Linux Firewall Tips

Linux Firewall Tips

Firewalls are an useful way of adding some security to your system, but they are not a panacea. A properly configured firewall can make it much harder to break into your system, and in some cases can even protect you from mistakes or misconfigurations elsewhere in the system, but should not be viewed as the sole, or even the main, defense against hacking, but merely one of a system of defenses. Regular and frequent patching and updates are still essential.

Campus and the department currently have only minimal firewall enabled at the network level. Individual machines can have personal firewalls as well, which are not as effective as network level firewalling but still useful. Linux boxes can use the iptables firewall/packet filter to provide some added security.

Firewalls basically allow for network traffic to be blocked based on a number of criteria, usually related to where it is coming from and what ports or services are being used. iptables is a packet filter at heart, so basically it allows or drops entire packets.
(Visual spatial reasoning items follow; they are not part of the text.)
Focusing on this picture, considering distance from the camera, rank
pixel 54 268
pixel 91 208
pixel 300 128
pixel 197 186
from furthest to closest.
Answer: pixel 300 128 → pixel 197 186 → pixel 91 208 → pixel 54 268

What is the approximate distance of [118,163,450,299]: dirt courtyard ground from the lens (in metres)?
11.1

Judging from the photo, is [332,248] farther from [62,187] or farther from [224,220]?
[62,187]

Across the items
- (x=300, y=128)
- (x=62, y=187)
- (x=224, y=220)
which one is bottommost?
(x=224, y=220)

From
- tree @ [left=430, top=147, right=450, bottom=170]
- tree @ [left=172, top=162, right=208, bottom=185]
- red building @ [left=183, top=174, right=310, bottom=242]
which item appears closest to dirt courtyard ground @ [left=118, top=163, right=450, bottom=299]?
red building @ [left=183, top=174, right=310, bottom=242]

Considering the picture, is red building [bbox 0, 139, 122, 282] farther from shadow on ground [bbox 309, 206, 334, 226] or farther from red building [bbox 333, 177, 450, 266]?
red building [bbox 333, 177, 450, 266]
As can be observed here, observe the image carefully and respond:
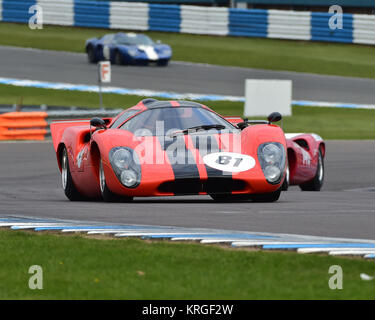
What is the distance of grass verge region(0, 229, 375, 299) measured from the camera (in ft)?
19.4

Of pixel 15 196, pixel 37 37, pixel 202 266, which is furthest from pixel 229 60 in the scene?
pixel 202 266

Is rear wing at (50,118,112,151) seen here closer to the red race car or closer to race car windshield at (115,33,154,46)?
the red race car

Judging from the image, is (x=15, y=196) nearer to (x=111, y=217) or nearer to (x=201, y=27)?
(x=111, y=217)

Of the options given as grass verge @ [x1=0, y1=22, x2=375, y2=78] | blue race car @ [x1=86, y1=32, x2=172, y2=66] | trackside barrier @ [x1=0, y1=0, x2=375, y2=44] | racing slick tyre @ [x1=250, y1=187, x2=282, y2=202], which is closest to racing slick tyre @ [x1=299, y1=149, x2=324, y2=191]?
racing slick tyre @ [x1=250, y1=187, x2=282, y2=202]

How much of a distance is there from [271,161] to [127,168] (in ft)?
4.78

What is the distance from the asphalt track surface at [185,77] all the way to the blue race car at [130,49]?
0.33m

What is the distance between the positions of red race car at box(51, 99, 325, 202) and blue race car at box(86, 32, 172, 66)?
22.4 m

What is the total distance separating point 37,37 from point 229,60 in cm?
913

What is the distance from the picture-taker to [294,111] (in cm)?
2659

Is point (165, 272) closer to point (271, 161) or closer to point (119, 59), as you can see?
point (271, 161)

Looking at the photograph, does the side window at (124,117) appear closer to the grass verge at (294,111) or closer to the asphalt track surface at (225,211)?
the asphalt track surface at (225,211)
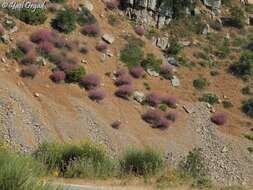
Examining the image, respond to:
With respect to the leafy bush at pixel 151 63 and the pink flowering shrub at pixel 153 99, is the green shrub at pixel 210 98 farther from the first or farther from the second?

An useful feature of iptables is that it can remember some previous traffic and use that information in determining the acceptability of future packets; e.g. when you contact a web site and the web server sends information back to you, iptables can determine the the information sent back to you was in response to your initial web request, and accept it as part of your web request. This allows for fairly tight firewall rules to be constructed that still do not interfere with what you want to do.
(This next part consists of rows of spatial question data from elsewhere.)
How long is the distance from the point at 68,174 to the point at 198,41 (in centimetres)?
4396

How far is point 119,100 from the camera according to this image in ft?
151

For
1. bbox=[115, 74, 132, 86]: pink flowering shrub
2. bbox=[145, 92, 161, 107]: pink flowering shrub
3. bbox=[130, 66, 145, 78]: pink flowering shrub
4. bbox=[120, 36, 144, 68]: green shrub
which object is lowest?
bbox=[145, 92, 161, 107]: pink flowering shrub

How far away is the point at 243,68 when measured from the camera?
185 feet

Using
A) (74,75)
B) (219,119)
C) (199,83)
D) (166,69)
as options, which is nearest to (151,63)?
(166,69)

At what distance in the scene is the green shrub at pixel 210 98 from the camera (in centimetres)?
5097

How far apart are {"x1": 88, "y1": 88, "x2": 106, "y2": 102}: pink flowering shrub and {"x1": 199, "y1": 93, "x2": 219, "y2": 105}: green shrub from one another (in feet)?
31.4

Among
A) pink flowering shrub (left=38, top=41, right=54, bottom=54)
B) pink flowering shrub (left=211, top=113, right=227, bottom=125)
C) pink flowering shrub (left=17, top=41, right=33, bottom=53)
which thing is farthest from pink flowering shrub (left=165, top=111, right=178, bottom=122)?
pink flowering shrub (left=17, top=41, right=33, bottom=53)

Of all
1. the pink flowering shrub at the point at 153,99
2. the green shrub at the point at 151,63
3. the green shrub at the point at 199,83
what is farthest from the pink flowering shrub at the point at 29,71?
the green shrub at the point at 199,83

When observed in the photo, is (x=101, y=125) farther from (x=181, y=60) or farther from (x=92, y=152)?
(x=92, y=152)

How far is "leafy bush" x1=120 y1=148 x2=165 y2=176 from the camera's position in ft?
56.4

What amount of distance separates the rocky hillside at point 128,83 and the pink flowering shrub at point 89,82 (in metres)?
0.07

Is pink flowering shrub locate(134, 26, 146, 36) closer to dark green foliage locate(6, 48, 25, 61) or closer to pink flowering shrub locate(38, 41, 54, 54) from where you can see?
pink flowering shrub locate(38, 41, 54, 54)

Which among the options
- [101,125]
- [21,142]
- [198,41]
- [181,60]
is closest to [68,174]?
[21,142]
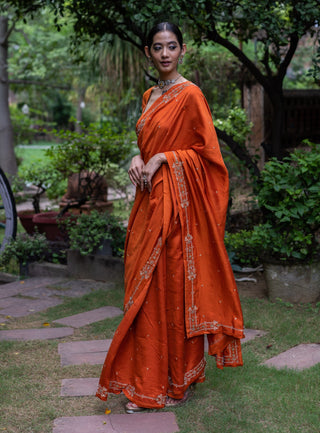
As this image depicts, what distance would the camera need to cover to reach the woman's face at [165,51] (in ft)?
9.44

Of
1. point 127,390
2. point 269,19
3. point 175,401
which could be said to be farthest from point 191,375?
point 269,19

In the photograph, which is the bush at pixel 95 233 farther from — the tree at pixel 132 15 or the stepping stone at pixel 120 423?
the stepping stone at pixel 120 423

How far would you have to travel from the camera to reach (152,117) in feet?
9.56

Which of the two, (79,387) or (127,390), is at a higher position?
(127,390)

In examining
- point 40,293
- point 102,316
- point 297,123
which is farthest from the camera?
Answer: point 297,123

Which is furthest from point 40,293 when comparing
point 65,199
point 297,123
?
point 297,123

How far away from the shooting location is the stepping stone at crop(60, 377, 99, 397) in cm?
305

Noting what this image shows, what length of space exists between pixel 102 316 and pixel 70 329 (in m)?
0.40

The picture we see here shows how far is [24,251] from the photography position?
6.10m

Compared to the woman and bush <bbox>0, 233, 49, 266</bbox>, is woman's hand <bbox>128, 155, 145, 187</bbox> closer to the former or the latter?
the woman

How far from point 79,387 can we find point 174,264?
0.92 metres

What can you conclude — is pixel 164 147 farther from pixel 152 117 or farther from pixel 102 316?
pixel 102 316

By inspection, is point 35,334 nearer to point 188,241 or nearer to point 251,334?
point 251,334

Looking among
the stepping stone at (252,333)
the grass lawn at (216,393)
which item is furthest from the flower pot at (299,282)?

The following gives some suggestions for such a set of firewall rules. The basic guideline is to allow for any session initiated by your machine (e.g. your contacting a website, or someone else's foobar server), but basically limitting any contact to your machine to responses from requests you initiated. You will need to modify to allow for any services you want your machine to offer (and in such cases consider limitting to only machines in the department or on campus if possible).
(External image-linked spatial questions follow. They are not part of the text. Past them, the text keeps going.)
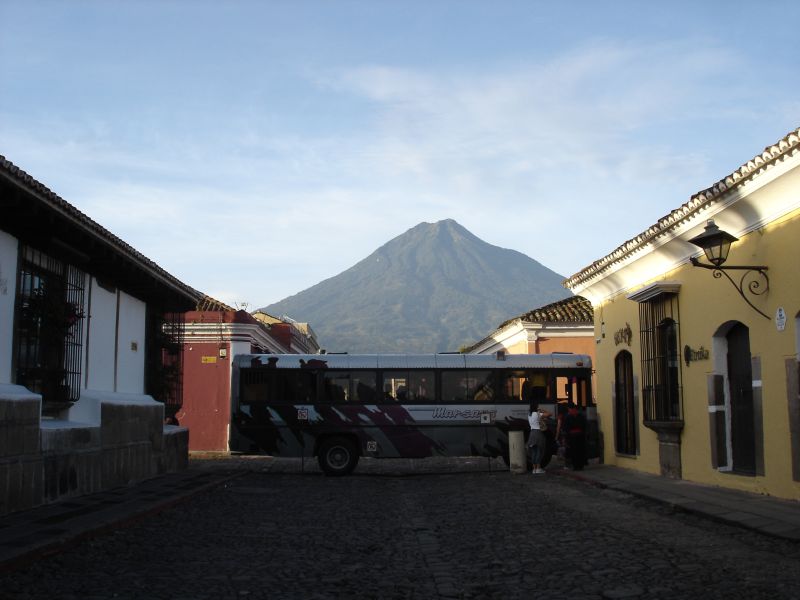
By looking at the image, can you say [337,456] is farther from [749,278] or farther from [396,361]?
[749,278]

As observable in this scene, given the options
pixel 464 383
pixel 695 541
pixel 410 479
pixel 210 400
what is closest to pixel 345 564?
pixel 695 541

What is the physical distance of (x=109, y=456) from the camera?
14.3 meters

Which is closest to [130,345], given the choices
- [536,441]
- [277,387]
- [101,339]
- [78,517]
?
[101,339]

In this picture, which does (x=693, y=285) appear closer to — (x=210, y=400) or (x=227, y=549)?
(x=227, y=549)

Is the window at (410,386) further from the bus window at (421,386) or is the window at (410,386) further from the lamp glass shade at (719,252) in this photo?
the lamp glass shade at (719,252)

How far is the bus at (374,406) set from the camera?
68.0ft

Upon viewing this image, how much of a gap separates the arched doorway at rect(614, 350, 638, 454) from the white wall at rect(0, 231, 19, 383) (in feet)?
42.4

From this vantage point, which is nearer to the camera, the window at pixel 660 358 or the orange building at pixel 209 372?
the window at pixel 660 358

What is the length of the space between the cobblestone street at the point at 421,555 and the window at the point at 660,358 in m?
3.92

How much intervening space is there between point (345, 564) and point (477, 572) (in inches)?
48.1

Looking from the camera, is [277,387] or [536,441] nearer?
[536,441]

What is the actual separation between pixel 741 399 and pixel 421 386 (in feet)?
27.8

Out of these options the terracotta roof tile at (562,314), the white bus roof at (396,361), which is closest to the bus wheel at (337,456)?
the white bus roof at (396,361)

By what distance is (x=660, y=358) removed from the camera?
17250mm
First, you may want to look at your existing ruleset, and/or save it. To do this, use the command

/sbin/iptables -L
. You can save a copy of it with the commands
/etc/init.d/iptables save
cp /etc/sysconfig/iptables BACKUPFILE
where is the name of the file to save it to. These commands all need to be run as root. If you copy the backup file back to /etc/sysconfig/iptables and reboot, the old firewall rules will be back in effect.

Our first step is to clear out the existing rules, and set up the chain structure desired. So, first clear the policies and existing rules

iptables --policy INPUT ACCEPT
iptables --policy OUTPUT ACCEPT
iptables --flush
iptables --delete-chain

iptables --new-chain existing-connections
iptables --append INPUT -j existing-connections
iptables --append existing-connections --in-interface lo -j ACCEPT
iptables --append existing-connections -m state --state ESTABLISHED -j ACCEPT
iptables --append existing-connections -m state --state RELATED -j ACCEPT

iptables --new-chain allowed
iptables --append INPUT -j allowed

iptables --policy OUTPUT ACCEPT
iptables --policy INPUT DROP
iptables --policy FORWARD DROP

The first block of 4 commands opens the firewall up completely. Once you type them, you want to finish the rest of the commands in a timely manner.

The next block of 5 commands creates a chain called existing-connections, and sets it to allow your machine to talk to itself, and allow you to get responses to connections you start (e.g. to get the web page that you asked for from a web server).

The next block of two commands creates an empty chain called allowed. If there are any services you need to be accessible on your machine from the internet, you can add them to this chain. Opening ports on the allowed chain

The next block of 3 commands tightens up the security again.

The result is all outgoing packets (i.e. anything sent from your machine to someplace else, either initiated by you or in response to something else) are allowed. Incoming packets (i.e. anything being sent to your machine from the outside, whether in response to a request from you or not) are rejected unless:

  1. They are in response to or otherwise part of a session you initiated
  2. They are from your own machine
  3. You allowed for it in the allowed chain.

For a basic desktop, you generally can just leave the allowed chain empty.

Opening ports on the allowed chain

If you want your machine to respond to requests initiated from elsewhere on the internet, in effect to be a server, you need to open the required ports. To do this properly, you need to know:

  1. What service you want to open up?
  2. Whether it is a tcp or udp service?
  3. What port number(s) it uses?
You may also wish to think about restricting access to certain machines; e.g. if you only want people in the Physics building or on campus to access the machine.

For example, to enable ssh access to your box from anywhere on campus, you could use something like

iptables -A allowed -p tcp --dport 22 -s -j ACCEPT
iptables -A allowed -p udp --dport 22 -s -j ACCEPT
iptables -A allowed -p tcp --dport 22 -s -j ACCEPT
iptables -A allowed -p udp --dport 22 -s -j ACCEPT
This allows both udp and tcp traffic from either of the two campus class B networks to access port 22 on your machine. Of course, you need to have an sshd daemon running as well for this to work; the code above merely punches the required holes in the firewall.